» **Exercise requirements**
• 1. In the sand hole article, how deep was the hole when it collapsed?
• 2. Please resume the sand hole article from where it stops.

Distressing moment frantic rescuers try to dig dying girl, 5, out of collapsed sand hole she was digging on Florida beach with boy, 7: Youngster later succumbed to her injuries
A five-year-old girl has died after the sand hole she was digging collapsed on top of her, as the moment frantic passers-by tried to save her was caught on camera.
A seven-year-old boy was also trapped in the hole on the beach in Lauderdale-by-the-Sea, Florida, when it collapsed, but he survived.
Witnesses said the children were digging the hole and playing in it when the ground gave way. Mobile phone footage showed a crowd of desperate beachgoers trying to dig them out before firefighters arrived.
Other children stood watching the terrible scene unfold before their eyes.
They were both rushed to hospital, but the girl was pronounced dead on arrival. Their identities have not yet been released and it is unknown if they are related. It is also unclear who was caring for them at the time of the tragedy.
Pompano Beach Fire spokesperson Sandra King said the hole was about five feet deep when it collapsed, leaving the boy buried up to his chest and the girl completely buried beneath him.
Frantic passersby got down on their knees and dug with their hands in a desperate attempt to reach the girl
Moments later, a group of adults were seen rushing one of the two children from the beach for medical attention, while other young people watched the horror unfold.
Discarded buckets and toys could be seen in the aftermath of the desperate rescue attempt
A crowd gathered to help dig the children out until authorities arrived
King told Florida Sun Sentinel that she did not know how long they had been buried, but that when the girl was dug up she had no pulse.
She said: ‘We performed life-saving techniques to try to return her heartbeat but it never recovered and she was pronounced dead in hospital.’
She was rushed to Broward Health Medical Center in Fort Lauderdale, where she was pronounced dead.
The boy’s parents put him in a sheriff’s car and he too was taken to the hospital, where he remains in stable condition.
It was not immediately clear whether adults helped the children dig the hole or played in it with them.

» **Records**
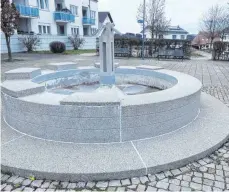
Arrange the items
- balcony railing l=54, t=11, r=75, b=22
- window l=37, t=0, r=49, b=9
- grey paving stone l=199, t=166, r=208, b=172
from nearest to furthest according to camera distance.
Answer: grey paving stone l=199, t=166, r=208, b=172 → window l=37, t=0, r=49, b=9 → balcony railing l=54, t=11, r=75, b=22

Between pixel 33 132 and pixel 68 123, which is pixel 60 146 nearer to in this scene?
pixel 68 123

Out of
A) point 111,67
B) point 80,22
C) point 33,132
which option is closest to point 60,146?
point 33,132

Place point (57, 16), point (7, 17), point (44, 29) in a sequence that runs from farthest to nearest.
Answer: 1. point (57, 16)
2. point (44, 29)
3. point (7, 17)

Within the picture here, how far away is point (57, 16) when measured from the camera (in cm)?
3023

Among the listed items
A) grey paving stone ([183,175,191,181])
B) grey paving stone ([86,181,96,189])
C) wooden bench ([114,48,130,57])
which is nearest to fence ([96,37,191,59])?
wooden bench ([114,48,130,57])

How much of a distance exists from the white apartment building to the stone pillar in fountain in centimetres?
2254

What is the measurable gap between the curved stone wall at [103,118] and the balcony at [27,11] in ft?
78.6

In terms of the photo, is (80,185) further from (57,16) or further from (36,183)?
(57,16)

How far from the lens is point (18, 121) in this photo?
3.85 m

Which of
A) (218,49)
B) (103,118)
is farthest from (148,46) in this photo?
(103,118)

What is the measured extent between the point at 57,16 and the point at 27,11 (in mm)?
5944

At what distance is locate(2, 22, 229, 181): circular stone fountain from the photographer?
2893 millimetres

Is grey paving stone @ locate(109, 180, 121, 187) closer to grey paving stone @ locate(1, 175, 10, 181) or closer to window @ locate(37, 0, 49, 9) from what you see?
grey paving stone @ locate(1, 175, 10, 181)

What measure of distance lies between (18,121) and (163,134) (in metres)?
Result: 2.57
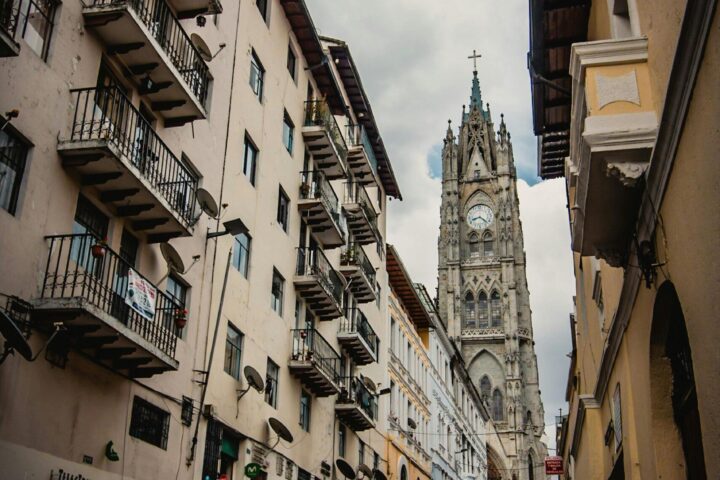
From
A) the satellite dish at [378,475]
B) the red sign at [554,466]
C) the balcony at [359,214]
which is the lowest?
the satellite dish at [378,475]

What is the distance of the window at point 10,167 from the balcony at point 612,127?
27.7 feet

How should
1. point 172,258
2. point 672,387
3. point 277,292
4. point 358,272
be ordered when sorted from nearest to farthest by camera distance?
point 672,387, point 172,258, point 277,292, point 358,272

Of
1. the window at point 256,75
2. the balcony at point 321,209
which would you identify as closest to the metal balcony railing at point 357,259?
the balcony at point 321,209

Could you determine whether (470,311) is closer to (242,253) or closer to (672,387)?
(242,253)

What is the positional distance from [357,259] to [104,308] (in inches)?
713

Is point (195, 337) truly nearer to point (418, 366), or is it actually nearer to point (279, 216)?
point (279, 216)

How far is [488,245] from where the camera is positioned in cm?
10969

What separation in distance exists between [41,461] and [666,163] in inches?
394

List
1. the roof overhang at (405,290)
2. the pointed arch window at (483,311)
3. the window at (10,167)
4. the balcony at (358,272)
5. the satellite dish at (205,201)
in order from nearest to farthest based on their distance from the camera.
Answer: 1. the window at (10,167)
2. the satellite dish at (205,201)
3. the balcony at (358,272)
4. the roof overhang at (405,290)
5. the pointed arch window at (483,311)

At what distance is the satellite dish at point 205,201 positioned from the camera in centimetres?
1783

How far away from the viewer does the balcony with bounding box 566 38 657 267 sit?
9039 millimetres

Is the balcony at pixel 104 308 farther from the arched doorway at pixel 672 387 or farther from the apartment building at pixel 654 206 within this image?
the arched doorway at pixel 672 387

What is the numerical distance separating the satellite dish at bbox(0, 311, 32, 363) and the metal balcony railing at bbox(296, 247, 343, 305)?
14537 mm

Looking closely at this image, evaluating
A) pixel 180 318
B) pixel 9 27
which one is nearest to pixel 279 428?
pixel 180 318
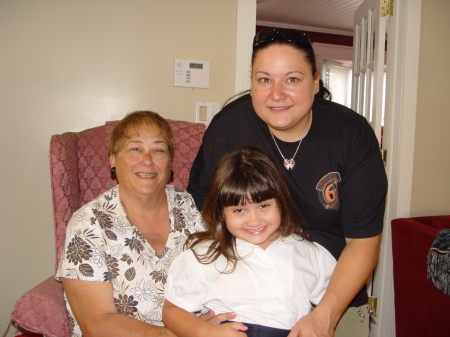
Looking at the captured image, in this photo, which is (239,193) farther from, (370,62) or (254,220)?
(370,62)

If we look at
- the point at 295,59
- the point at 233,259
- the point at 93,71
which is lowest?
the point at 233,259

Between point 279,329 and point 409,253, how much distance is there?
57.1 inches

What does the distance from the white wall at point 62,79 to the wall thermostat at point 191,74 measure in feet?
0.14

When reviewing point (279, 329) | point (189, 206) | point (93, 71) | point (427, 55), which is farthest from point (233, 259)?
point (427, 55)

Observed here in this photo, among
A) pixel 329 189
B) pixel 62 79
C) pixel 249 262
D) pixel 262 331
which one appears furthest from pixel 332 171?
pixel 62 79

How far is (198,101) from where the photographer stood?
259 cm

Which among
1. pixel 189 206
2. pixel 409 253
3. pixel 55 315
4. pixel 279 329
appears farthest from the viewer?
pixel 409 253

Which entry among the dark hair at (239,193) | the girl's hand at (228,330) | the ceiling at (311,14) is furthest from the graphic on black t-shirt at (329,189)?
the ceiling at (311,14)

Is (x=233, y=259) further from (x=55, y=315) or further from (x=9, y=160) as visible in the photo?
(x=9, y=160)

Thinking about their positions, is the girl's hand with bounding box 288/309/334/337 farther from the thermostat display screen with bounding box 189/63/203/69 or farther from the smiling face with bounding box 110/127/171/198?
the thermostat display screen with bounding box 189/63/203/69

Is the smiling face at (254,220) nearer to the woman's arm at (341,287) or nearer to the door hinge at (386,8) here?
the woman's arm at (341,287)

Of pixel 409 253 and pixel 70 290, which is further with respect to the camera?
pixel 409 253

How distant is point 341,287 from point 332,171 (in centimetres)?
38

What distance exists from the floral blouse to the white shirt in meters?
0.14
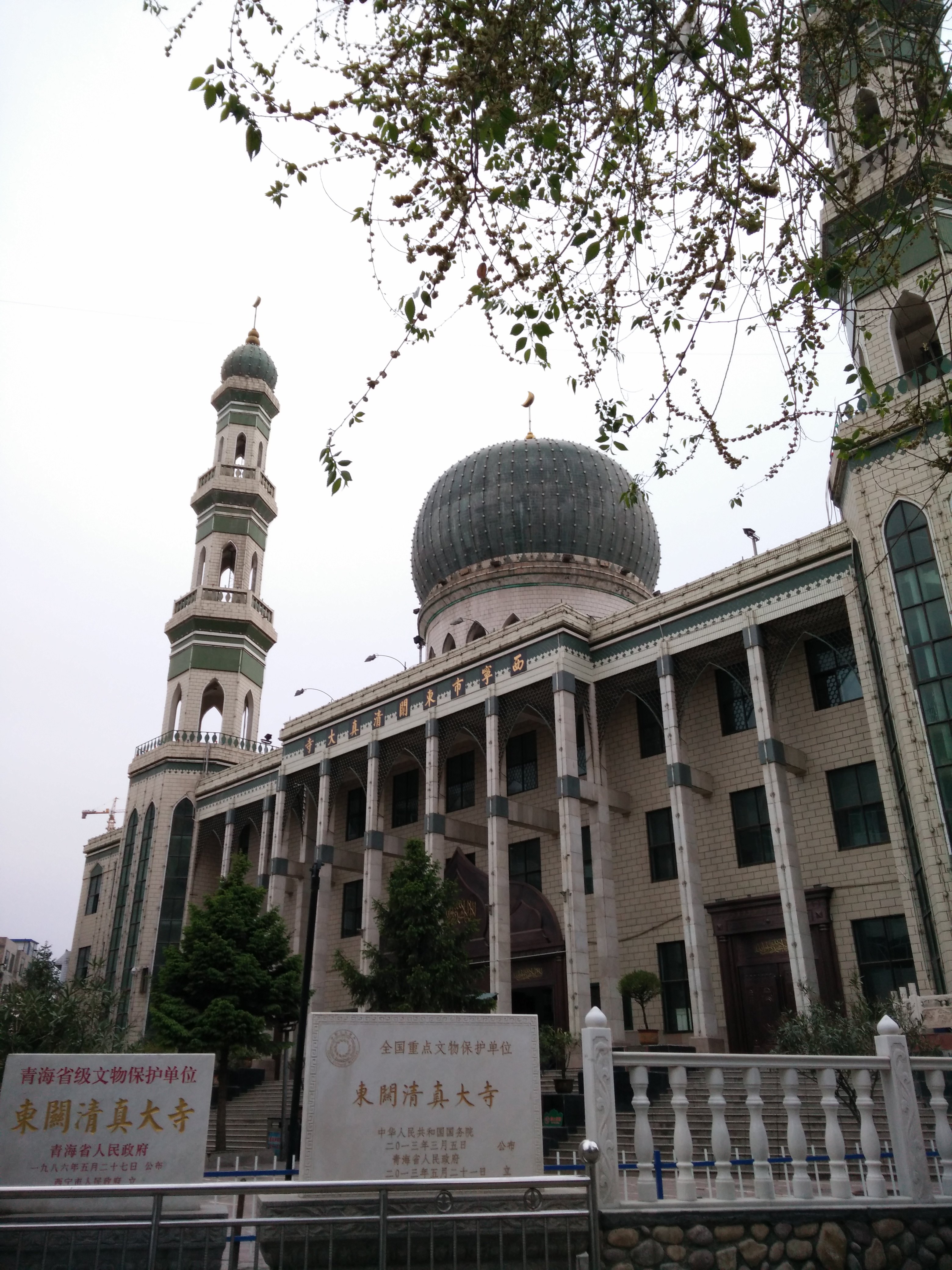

» **Results**
• 1. About five feet deep.

• 2.
King said she doesn’t know if the family is local or visiting. She said police are investigating.
Broward Sheriff’s deputies and paramedics rushed to the beach to the 4400 block of El Mar Drive at 3:16 p.m. Tuesday.
In the aftermath of the collapse, a crowd of people could be seen standing around the huge pit.
Eerily, two buckets could be seen nearby. It is unclear whether these belonged to the children involved in the collapse.
Cell phone footage from the minutes after the collapse showed people on their knees digging through the sand with their hands.
Some tried to hold the walls to prevent more sand from falling on the children.
Aerial photos showed how big the hole was after it collapsed on Tuesday afternoon
Authorities cordoned off the hole while the children were rushed to hospital
Others used shovels and beach toys to scrape sand from the hole.
When authorities arrived, they cordoned off the beach, leaving the giant hole half-filled with discarded children’s buckets and shovels.
Although sand hole deaths are very rare, they are not unheard of and studies and warnings have been published about them.
Last week, a toddler was trapped on Jersey Shore Beach after a structure he was playing in collapsed and buried him. After an initial panic, the boy’s father was able to save him.
Last May, a 17-year-old boy died in the small resort town of Frisco, on Virginia’s Outer Banks, after captured in a hole dug in a back dune area behind the primary dune of the beach along the Atlantic Ocean.
The teenager was buried under a meter of sand after an adjacent dune apparently collapsed into the hole.
After his death, an Outer Banks property management and vacation rental company Seaside Vacations wrote a blog following a fatal sand collapse in the area about the dangers of digging holes on the beach.
They said: ‘Sand is structurally unstable by nature. Beach erosion, storms and sand removal can weaken the area and cause problems even after the hole is filled back in.”
They advised never to dig deeper than knee height, especially in an area with dunes.
A young girl was pronounced dead on arrival, but the young boy survived and is in stable condition
Deaths from sand holes are rare, but there have been a few in recent years
In 2022, Levi Caverly, 18, died after he and his 17-year-old sister became trapped when the sand collapsed on them in a deep hole they were digging on the beach in Toms River.
Levi died in the collapse while his sister was rescued alive.
In 2012, another teenager died after being trapped under a collapsed sand dune at Snow Canyon State Park, about 50 miles northwest of where Levi died.
Also in 2022, a 35-year-old man was found dead with his feet sticking out of the sand along the Treasure Coast, where he had been leaning on some sand before it collapsed on top of him.
According to a 2007 study in the New England Journal of Medicine, there were 52 fatal and non-fatal sand hole incidents between 1997 and 2007.
The research shows that this is an unusual and recognized danger.
It said: ‘Normally, the victims became completely submerged in the sand when the walls of the hole collapsed unexpectedly, leaving virtually no evidence of the hole or the victim’s location.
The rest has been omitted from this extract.